» **PROBLEM STATEMENT**: For the records that follow, please set down exactly the lines between the one holding "Nova: Richard Rider Omnibus (2023) - Series" and the one holding "MICHELIN Buğdaytepe map - ViaMichelin", inclusive, and only those.

» **ENTRIES SHOWN**:
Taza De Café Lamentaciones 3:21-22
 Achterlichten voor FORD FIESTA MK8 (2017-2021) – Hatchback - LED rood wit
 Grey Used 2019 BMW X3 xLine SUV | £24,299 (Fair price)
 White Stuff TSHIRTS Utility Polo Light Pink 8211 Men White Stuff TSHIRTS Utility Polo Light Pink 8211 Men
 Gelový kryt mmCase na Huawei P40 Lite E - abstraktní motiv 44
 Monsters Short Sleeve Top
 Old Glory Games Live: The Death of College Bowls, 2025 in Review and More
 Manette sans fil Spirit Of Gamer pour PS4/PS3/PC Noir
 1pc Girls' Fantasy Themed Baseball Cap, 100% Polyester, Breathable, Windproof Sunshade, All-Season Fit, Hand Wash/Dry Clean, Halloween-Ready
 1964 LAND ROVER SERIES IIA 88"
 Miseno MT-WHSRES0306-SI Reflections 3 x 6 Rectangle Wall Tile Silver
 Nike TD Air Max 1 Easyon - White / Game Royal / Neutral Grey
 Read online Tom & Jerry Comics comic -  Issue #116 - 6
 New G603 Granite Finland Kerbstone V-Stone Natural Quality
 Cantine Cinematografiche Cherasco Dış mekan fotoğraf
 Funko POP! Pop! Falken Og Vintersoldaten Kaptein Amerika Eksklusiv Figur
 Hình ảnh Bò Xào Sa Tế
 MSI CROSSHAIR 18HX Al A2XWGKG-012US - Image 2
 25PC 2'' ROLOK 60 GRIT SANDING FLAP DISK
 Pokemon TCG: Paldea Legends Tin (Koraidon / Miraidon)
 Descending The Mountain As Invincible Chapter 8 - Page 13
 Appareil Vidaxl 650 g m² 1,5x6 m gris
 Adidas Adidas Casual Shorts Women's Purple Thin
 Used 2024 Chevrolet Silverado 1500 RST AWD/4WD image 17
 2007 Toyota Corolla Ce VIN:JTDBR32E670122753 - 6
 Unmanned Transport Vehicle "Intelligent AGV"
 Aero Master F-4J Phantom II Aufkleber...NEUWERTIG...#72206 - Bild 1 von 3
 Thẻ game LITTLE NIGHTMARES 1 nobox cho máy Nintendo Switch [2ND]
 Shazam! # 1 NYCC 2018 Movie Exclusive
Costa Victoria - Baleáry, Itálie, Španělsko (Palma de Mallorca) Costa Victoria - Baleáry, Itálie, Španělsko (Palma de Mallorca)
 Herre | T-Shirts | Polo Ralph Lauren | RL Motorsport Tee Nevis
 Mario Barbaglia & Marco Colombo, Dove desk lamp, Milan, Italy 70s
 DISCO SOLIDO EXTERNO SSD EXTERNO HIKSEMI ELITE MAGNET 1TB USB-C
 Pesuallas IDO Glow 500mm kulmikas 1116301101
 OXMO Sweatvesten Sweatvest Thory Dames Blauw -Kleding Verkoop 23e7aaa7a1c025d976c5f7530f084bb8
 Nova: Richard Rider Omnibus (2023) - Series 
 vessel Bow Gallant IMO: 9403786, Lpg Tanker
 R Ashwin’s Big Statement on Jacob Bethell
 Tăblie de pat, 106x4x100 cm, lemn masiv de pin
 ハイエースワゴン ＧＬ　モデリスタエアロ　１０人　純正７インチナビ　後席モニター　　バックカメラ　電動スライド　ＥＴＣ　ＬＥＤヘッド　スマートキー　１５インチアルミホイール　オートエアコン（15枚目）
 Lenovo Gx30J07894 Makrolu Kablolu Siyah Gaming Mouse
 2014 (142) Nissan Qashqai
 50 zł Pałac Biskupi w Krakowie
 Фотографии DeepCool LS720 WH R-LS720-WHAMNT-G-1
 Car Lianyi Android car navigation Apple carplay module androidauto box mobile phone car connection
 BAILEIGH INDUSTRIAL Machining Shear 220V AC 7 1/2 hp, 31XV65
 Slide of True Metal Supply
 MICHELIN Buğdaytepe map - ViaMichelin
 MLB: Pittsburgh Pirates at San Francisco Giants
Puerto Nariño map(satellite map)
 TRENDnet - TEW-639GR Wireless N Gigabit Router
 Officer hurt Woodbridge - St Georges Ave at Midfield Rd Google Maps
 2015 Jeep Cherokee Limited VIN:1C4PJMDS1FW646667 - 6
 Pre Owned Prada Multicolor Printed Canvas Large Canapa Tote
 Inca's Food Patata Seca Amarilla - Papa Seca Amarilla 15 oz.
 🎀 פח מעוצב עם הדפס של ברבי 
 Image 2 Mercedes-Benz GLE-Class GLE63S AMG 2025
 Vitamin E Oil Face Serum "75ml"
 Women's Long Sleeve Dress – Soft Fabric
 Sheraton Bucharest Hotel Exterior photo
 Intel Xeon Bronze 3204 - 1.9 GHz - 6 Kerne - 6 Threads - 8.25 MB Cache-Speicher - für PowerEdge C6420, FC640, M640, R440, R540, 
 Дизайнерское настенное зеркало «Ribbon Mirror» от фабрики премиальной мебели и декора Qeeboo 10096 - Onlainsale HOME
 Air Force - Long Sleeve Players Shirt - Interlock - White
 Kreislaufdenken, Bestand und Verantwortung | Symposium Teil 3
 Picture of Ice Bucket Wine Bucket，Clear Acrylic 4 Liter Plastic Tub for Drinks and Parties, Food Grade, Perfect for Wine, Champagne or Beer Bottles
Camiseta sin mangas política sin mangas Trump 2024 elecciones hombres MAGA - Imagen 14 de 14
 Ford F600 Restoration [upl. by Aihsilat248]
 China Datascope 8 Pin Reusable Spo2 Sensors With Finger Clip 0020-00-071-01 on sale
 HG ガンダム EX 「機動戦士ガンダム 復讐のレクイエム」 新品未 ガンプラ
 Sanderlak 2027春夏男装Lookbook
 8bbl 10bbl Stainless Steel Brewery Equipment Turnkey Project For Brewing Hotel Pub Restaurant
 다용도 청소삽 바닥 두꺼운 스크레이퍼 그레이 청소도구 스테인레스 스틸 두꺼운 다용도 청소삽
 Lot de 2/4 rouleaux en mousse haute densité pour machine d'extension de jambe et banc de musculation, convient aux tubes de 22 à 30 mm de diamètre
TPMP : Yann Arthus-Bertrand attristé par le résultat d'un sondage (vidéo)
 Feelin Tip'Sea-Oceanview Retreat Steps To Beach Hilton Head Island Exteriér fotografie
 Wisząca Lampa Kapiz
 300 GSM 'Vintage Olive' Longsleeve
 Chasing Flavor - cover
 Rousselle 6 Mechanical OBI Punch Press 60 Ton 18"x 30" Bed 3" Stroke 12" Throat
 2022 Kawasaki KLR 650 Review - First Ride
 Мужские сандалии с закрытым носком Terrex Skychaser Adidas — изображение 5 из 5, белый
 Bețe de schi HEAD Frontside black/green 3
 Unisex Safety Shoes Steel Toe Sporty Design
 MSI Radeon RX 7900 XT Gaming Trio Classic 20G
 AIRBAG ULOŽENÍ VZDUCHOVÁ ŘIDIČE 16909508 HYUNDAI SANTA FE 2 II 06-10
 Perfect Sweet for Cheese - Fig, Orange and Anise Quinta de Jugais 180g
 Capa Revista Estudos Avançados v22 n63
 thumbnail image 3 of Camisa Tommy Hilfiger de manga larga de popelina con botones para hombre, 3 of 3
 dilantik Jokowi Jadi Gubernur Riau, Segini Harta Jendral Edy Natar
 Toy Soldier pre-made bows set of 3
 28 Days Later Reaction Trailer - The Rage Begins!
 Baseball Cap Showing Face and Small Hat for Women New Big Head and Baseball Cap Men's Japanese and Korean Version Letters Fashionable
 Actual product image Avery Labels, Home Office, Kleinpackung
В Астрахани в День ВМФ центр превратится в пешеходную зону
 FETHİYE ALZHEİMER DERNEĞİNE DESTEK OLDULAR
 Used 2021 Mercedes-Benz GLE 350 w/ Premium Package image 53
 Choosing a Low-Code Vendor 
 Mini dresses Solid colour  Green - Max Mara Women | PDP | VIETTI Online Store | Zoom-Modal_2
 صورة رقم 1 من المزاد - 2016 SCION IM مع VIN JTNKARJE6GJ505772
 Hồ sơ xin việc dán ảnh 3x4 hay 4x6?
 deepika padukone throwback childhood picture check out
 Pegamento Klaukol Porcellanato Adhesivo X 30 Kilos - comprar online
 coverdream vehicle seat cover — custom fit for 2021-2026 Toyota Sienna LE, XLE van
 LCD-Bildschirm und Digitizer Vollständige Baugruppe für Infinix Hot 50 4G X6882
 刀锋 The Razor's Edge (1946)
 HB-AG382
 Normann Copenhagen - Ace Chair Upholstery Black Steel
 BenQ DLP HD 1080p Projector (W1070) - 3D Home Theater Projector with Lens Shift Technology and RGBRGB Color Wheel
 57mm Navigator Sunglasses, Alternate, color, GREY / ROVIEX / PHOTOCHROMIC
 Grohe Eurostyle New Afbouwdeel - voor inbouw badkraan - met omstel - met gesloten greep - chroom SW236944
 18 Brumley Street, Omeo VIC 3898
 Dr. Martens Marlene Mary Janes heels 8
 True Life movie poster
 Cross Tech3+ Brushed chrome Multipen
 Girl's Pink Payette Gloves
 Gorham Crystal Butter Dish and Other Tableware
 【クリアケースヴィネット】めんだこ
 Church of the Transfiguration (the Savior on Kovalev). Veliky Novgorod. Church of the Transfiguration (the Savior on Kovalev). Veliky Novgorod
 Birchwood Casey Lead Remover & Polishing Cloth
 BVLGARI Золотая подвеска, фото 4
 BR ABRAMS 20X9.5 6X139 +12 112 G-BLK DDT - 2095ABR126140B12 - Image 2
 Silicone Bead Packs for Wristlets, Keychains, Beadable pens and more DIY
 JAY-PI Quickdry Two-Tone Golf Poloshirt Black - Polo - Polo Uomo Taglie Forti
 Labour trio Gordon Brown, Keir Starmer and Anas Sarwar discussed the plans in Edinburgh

» **SOLUTION TO THIS TASK**:
 Nova: Richard Rider Omnibus (2023) - Series 
 vessel Bow Gallant IMO: 9403786, Lpg Tanker
 R Ashwin’s Big Statement on Jacob Bethell
 Tăblie de pat, 106x4x100 cm, lemn masiv de pin
 ハイエースワゴン ＧＬ　モデリスタエアロ　１０人　純正７インチナビ　後席モニター　　バックカメラ　電動スライド　ＥＴＣ　ＬＥＤヘッド　スマートキー　１５インチアルミホイール　オートエアコン（15枚目）
 Lenovo Gx30J07894 Makrolu Kablolu Siyah Gaming Mouse
 2014 (142) Nissan Qashqai
 50 zł Pałac Biskupi w Krakowie
 Фотографии DeepCool LS720 WH R-LS720-WHAMNT-G-1
 Car Lianyi Android car navigation Apple carplay module androidauto box mobile phone car connection
 BAILEIGH INDUSTRIAL Machining Shear 220V AC 7 1/2 hp, 31XV65
 Slide of True Metal Supply
 MICHELIN Buğdaytepe map - ViaMichelin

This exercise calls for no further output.